_原文_.
^^^^
创建表并加载数据
hive>create table UserTest(
user_id string,
card_id string,
type string,
`timestamp` bigint
)
ROW FORMAT DELIMITED FIELDS TERMINATED BY ',';
hive>load data local inpath '/root/test.csv' into table UserTest; #//本地加载数据
或者
hive>load data inpath '/xxx/test.csv' into table UserTest; #//hdfs加载数据
抽样方法与优缺点:
1. 块抽样 (Block Sampling) : Hive 本身提供了抽样函数,使用 TABLESAMPLE 抽取指定的 行数/比例/大小
CREATE TABLE test AS SELECT * FROM DataTable tablesample(1000 ROWS); -- 数字与 rows 之间要有空格
CREATE TABLE test AS SELECT * FROM DataTable tablesample(20 PERCENT); -- 数字与 percent 之间要有空格
CREATE TABLE test AS SELECT * FROM DataTable tablesample(1M); -- 数字与 M 之间不要有空格
缺点 : 不随机。该方法实际上是按照文件中的顺序返回数据,对分区表,从头开始抽取,可能造成只有前面几个分区的数据
优点 : 速度快
2.分桶表抽样 (Smapling Bucketized Table) : 利用分桶表,随机分到多个桶里,然后抽取指定的一个桶。举例 : 随机分到10个桶,抽取第一个桶
hive>CREATE TABLE test AS
SELECT *
FROM DataTable
tablesample(BUCKET 1 OUT OF 10 ON rand());
优点 : 随机,测试发现,速度比方法 3 的 rand() 快
3. 随机抽样 (Random() Sampling) : 利用 rand() 函数进行抽取,rand() 返回一个0到1之间的 double 值
使用方法1> 提供真正的随机抽样,但是,需要在单个 reducer 中进行总排序,速度慢
hive>CREATE TABLE test AS
SELECT * FROM DataTable
ORDER BY rand()
LIMIT 10000
使用方法2> Hive 提供 sort by,sort by 提供了单个 reducer 内的排序功能,但不保证整体有序,下面的语句是不保证随机性的
hive>CREATE TABLE test AS
SELECT * FROM DataTable
SORT BY rand();
使用方法3> WHERE条件首先进行一次 map 端的优化,减少 reducer 需要处理的数据量,提高速度。DISTRIBUTE BY 将数据随机分布,然后在每个 reducer 内进行随机排序,最终取 10000条数据 (如果数据量不足,可以提高 where 条件的 rand 过滤值)
hive>CREATE TABLE test AS
SELECT * FROM DataTable
WHERE rand()<0.002
DISTRIBUTE BY rand()
SORT BY rand()
^^^^
_数据条目_.
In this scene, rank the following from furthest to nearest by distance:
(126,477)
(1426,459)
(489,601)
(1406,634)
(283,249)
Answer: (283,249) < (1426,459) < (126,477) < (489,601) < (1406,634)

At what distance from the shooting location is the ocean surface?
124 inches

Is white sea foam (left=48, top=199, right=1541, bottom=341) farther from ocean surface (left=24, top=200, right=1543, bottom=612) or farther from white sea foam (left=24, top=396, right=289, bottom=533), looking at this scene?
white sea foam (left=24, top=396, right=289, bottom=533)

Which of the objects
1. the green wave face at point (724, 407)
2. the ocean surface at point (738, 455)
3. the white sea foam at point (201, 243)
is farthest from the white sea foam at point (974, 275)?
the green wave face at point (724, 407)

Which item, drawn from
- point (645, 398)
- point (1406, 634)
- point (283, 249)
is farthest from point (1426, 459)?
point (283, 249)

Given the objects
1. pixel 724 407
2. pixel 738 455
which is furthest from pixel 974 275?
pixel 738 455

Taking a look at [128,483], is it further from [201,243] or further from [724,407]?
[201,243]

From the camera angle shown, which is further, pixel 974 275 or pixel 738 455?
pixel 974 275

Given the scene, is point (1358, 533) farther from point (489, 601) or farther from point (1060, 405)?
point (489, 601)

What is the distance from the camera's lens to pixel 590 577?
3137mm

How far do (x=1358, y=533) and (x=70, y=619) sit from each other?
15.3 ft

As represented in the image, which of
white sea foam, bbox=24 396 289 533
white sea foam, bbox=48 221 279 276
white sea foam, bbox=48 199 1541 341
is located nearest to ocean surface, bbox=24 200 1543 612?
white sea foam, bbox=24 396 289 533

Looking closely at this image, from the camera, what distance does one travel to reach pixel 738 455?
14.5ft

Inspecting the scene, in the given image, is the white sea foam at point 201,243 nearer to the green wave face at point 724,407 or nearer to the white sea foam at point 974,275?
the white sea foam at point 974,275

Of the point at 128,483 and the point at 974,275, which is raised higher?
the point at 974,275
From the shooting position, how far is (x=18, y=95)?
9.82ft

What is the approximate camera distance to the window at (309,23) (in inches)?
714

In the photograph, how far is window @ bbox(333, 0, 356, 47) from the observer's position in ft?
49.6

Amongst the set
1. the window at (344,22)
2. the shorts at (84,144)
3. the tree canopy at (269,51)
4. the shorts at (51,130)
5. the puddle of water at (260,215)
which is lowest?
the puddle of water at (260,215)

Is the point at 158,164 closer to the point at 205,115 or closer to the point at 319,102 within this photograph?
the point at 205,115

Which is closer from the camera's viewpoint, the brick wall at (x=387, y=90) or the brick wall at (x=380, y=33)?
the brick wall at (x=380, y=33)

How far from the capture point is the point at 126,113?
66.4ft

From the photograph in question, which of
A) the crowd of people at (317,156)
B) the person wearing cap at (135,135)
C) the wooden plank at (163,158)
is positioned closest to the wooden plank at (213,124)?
^^^^
_任务说明_.
对照讲 Hive 抽样的原文,判断下面三条说法对不对,每条答"是"或"否",并一字不改地引出原文里起决定作用的词句。
1. 块抽样的缺点是不随机。
2. 用 tablesample(1M) 抽样时,数字和 M 之间要留空格。
3. 用 ORDER BY rand() 做随机抽样,速度快。

_参考答案_.
1. 是。"缺点 : 不随机"
2. 否。"数字与 M 之间不要有空格"
3. 否。"需要在单个 reducer 中进行总排序,速度慢"